Генриетта не преувеличивала значение своего сюрприза: то, что он увидел, напрочь вышибло его из равновесия. В комнате находились Лили и Луиза. Одна сидела с бокалом вина в руке и курила, другая лишь на несколько секунд появилась в кадре; что она делала, было непонятно. Самое удивительное заключалось в том, как они обе выглядели: они были почти голыми, на них было только нижнее белье, еще больше подчеркивавшее наготу их розовых тел. Рудольф выпрямился; лицо его исказилось зловещей ухмылкой. Он взял Генриетту за руку и увлек ее обратно к кабинету, где можно было говорить вслух. При том хаосе, в который пришли его мысли и чувства, он не придумал ничего лучше, как сказать ей, что подслушивать и шпионить — это, конечно, увлекательная игра, но не стоит переходить границы. Ее мама и Лили, по-видимому, заняты чем-то, смысл чего им, сторонним наблюдателям, непонятен. Или она видела еще что-нибудь? Генриетта покачала головой. Он погладил ее по голове и отправил играть до ужина в ее комнату, в наделсде на то, что Луиза все же не забудет про ужин.
Забыть обо всем и вернуться к прерванному на полуслове предложению он уже был не в состоянии.

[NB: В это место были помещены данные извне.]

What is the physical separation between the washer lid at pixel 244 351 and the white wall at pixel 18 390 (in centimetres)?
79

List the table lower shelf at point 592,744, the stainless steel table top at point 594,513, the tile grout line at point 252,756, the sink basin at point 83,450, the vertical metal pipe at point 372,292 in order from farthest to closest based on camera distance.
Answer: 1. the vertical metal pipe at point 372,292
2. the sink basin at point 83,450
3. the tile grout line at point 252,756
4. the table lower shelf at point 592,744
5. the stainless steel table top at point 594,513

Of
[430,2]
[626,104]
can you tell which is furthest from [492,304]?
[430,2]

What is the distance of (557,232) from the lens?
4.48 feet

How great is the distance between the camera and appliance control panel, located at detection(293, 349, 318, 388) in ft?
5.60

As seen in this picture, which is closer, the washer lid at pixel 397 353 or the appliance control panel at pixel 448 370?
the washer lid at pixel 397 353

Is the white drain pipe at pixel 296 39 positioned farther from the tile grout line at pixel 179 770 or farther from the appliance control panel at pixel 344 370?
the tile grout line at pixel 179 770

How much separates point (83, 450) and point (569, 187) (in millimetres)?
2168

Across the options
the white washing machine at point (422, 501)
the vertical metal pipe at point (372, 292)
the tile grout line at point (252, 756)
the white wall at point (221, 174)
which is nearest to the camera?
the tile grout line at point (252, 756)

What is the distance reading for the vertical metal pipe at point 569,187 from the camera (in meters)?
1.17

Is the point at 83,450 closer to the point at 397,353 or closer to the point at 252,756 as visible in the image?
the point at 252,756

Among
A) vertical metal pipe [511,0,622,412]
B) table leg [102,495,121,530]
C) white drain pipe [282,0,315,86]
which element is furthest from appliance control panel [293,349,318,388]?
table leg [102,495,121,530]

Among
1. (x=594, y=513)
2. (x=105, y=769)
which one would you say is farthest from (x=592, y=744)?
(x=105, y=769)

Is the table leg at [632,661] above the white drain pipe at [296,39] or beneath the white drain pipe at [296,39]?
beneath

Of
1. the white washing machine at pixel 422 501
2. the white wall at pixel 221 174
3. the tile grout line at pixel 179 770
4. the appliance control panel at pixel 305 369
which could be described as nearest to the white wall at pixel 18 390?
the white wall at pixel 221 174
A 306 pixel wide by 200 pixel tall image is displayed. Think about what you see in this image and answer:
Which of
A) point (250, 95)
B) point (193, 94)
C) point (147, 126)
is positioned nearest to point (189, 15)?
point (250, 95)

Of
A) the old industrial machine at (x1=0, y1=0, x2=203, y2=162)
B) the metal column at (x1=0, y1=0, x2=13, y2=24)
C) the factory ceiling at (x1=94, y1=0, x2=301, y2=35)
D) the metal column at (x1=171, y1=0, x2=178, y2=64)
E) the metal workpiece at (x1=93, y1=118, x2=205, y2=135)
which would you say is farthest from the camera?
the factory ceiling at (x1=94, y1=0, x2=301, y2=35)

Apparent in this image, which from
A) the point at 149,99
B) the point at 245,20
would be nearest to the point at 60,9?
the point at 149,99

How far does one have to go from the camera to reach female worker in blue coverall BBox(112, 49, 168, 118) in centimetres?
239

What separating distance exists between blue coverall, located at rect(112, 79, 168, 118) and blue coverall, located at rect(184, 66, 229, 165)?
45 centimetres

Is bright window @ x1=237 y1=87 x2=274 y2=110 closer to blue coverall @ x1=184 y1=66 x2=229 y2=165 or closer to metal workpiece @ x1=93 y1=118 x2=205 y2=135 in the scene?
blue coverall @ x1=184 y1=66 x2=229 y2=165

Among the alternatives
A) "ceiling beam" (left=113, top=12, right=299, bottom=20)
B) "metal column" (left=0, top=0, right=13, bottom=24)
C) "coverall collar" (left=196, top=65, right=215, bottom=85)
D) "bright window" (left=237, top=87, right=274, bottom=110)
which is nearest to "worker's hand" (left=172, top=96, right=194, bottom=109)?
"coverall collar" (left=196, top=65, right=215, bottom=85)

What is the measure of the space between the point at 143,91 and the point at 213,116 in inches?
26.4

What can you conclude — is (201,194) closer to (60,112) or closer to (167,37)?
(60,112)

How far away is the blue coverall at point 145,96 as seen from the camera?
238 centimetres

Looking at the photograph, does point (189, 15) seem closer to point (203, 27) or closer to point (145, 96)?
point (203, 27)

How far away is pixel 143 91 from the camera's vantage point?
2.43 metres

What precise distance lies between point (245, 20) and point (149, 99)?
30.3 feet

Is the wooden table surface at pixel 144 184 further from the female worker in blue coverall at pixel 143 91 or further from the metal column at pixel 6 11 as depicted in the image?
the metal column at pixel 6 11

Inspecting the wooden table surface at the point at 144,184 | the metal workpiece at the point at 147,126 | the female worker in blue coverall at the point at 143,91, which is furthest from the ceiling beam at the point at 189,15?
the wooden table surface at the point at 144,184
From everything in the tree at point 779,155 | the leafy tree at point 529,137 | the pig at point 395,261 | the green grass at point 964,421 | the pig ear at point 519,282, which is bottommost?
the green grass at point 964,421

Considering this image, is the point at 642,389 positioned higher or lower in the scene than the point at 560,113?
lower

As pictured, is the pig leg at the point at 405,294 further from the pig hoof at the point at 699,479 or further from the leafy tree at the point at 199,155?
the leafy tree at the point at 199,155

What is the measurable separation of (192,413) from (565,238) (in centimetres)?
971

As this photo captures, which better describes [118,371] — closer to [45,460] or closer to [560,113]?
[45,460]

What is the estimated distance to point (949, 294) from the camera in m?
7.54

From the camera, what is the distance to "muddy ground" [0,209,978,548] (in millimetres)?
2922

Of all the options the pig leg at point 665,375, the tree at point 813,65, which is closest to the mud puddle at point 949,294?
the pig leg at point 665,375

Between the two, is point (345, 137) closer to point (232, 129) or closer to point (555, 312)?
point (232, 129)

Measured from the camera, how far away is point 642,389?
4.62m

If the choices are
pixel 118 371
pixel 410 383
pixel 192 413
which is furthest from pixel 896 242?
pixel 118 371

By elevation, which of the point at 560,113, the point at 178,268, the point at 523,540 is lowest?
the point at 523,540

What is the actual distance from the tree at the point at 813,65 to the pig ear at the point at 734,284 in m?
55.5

Его голова звенела от тревоги. Господи, что это еще за новость? Главное — не спешить с выводами, внушал он себе, главное — осторожность. Но он понимал, что возможных выводов не так уж много. В одно мгновение на него обрушилось несчастье, перед которым бледнели все муки и неприятности прошедших лет, вместе взятые. Он принялся высчитывать, как часто Лили сидела («сидела»!) с Луизой в ее комнате. Получалась жуткая картина. Он никогда не присоединялся к их многочасовым посиделкам; не только потому, что не мог терпеть Лили, но и из-за своего наивного простодушия. Впрочем, понятие «простодушие» он тут же счел неуместным: простодушен тот, кто не видит возможной, вероятной опасности; тот же, кто в июле не готовится к снежной метели, не простодушен, а всего-навсего нормален. Главное сейчас — не совершать необдуманных шагов; когда вокруг тебя рушится мир, главное — сохранить трезвый рассудок. Что было бы, если бы он резко распахнул дверь? Они бы уставились на него, раскрыв рот, а потом та из них, которая первая пришла бы в себя (наверняка Лили), поведала бы ему какую-нибудь дешевую историю о сути происходящего. Или нет, они бы упрямо молчали, они бы возненавидели его и впредь были бы осторожней. Или еще проще: ничего бы вообще не произошло — дверь, разумеется, была заперта на ключ. «Да?» — спросила бы Луиза через дверь, он сказал бы, что ему нужна книга с ее полки (за спиной злорадно хихикающая Генриетта), и та ответила бы, да-да, сейчас, и они бы лихорадочно оделись, открыли дверь, он вошел бы в комнату, где уже не было бы никаких следов преступления, и трясущейся рукой взял бы с полки какую-нибудь книгу.